Adorned with bright smiles and clothed in colorful garb, Uighur Muslims held in political reeducation camps flash across the screen as they sing and dance triumphantly to the words that President Xi Jinping wrote just for them.

These sights, captured by the BBC, are what the Chinese government wants journalists and the outside world to see.

No amount of colorful displays of political allegiance, however, can hide the reality: Not one of these people is in a political reeducation facility of their own accord.

One interchange in the video is especially telling. The BBC reporter asks one of the men whether it was his choice to be in a political reeducation facility. “Yes,” he replies. “A policeman at my village told me to get enrolled in the school and transform my thoughts.”

The reporter also speaks to Chinese officials. Nearly every one alludes to the notion that the roughly 800,000 to 1 million people interned in Xinjiang are affected by religious extremism and in need of reeducation so that their thinking aligns with the Chinese Communist Party.  

The conflation of religion with extremism took shape in new regulations instituted in February of last year. These regulations continue the government’s practice of “Sinicizing”—or secularizing—religion, so that it conforms to the core tenets of the Communist Party.

In addition to “thought transformation,” people in these facilities must undergo Mandarin lessons, self-criticism sessions, forced labor, and even torture. Occasionally, there are deaths.

So-called vocational training is a core component of most inmates’ curriculum. One Chinese official in the report explained that inmates spend between two to four months learning how to do simple tasks like making a bed.

The reality—which was not shown in the report—is that these people are subject to forced labor, producing goods that likely make their way into U.S. supply chains.

One case reported by the Associated Press suggests that Badger Sportswear, a North Carolina-based company, had its supply chain tainted with goods produced by a Chinese business, Hetian Taida Apparel, which shares warehouses with a political reeducation facility in Xinjiang.

If the allegations are true, Badger Sportswear may face repercussions for importing goods produced with forced labor into the U.S.

The BBC reporter notes up front that the facilities they were permitted to visit were cleaned up for journalists’ prying eyes. Satellite images showed that prior to the BBC’s visit, watchtowers and barbed wire were removed from the premises and barren outdoor spaces were transformed into sports facilities.

Documentaries like this one are incredibly important to building a human rights case against the Chinese government.
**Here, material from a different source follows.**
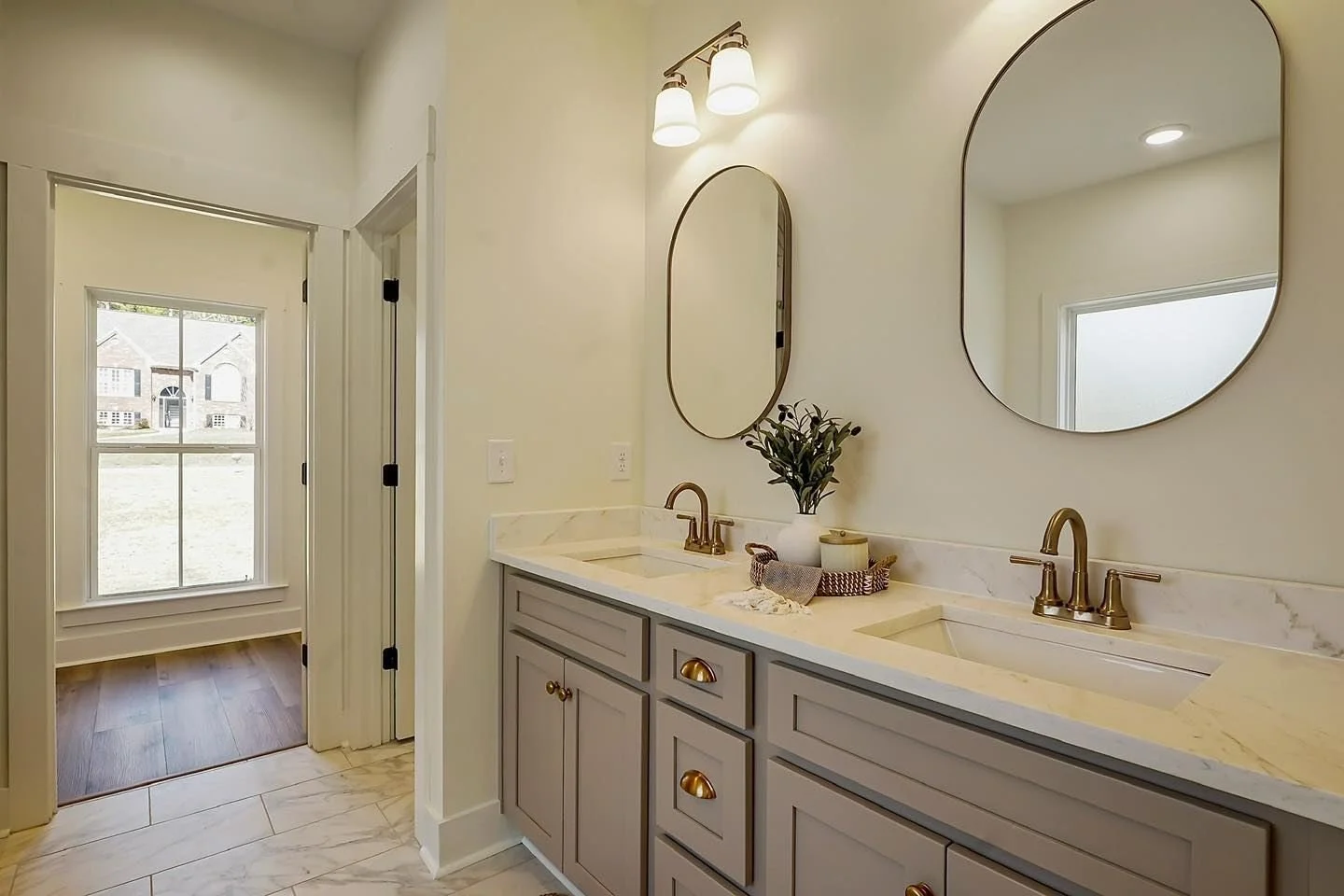 Double vanity bathroom with two oval mirrors, gold faucets, and a potted plant on the countertop. New build in birmingham alabama, build your dream house with Littleton Residential in the Greater Birmingham area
They provide additional evidence, especially of what the Chinese government wants the outside world to see.

Such evidence augments the troves of satellite imagery collected over the last several years and eye-witness testimony of former prisoners, who can testify that these facilities are far from benign.

The existence of these facilities and the hundreds of thousands, if not millions, of people arbitrarily detained within their walls is now irrefutable. Which raises the question: How will the world respond?

Earlier this year, The Heritage Foundation released a cutting-edge report on the crisis in Xinjiang. The report called on the U.S. government and the international community to move beyond mere condemnation to craft a swift response to the atrocities transpiring in western China.

The report notes that this is not merely an isolated human rights crisis, but a crisis with national security implications.

China’s rapid internment of potentially millions of Uighur Muslims is made possible by a draconian use of surveillance technology—the kind that China is already exporting across the globe to countries in Africa, Latin America, and Europe.

The U.S. and the international community should unite around several key solutions, including levying sanctions against those responsible for China’s police state in Xinjiang and Tibet, and preventing the export of Chinese surveillance technology to our countries.

The time to act was yesterday, but in lieu of inaction, the U.S. should seek to build a coalition of the willing to address these blatant human rights abuses perpetrated by the Chinese government.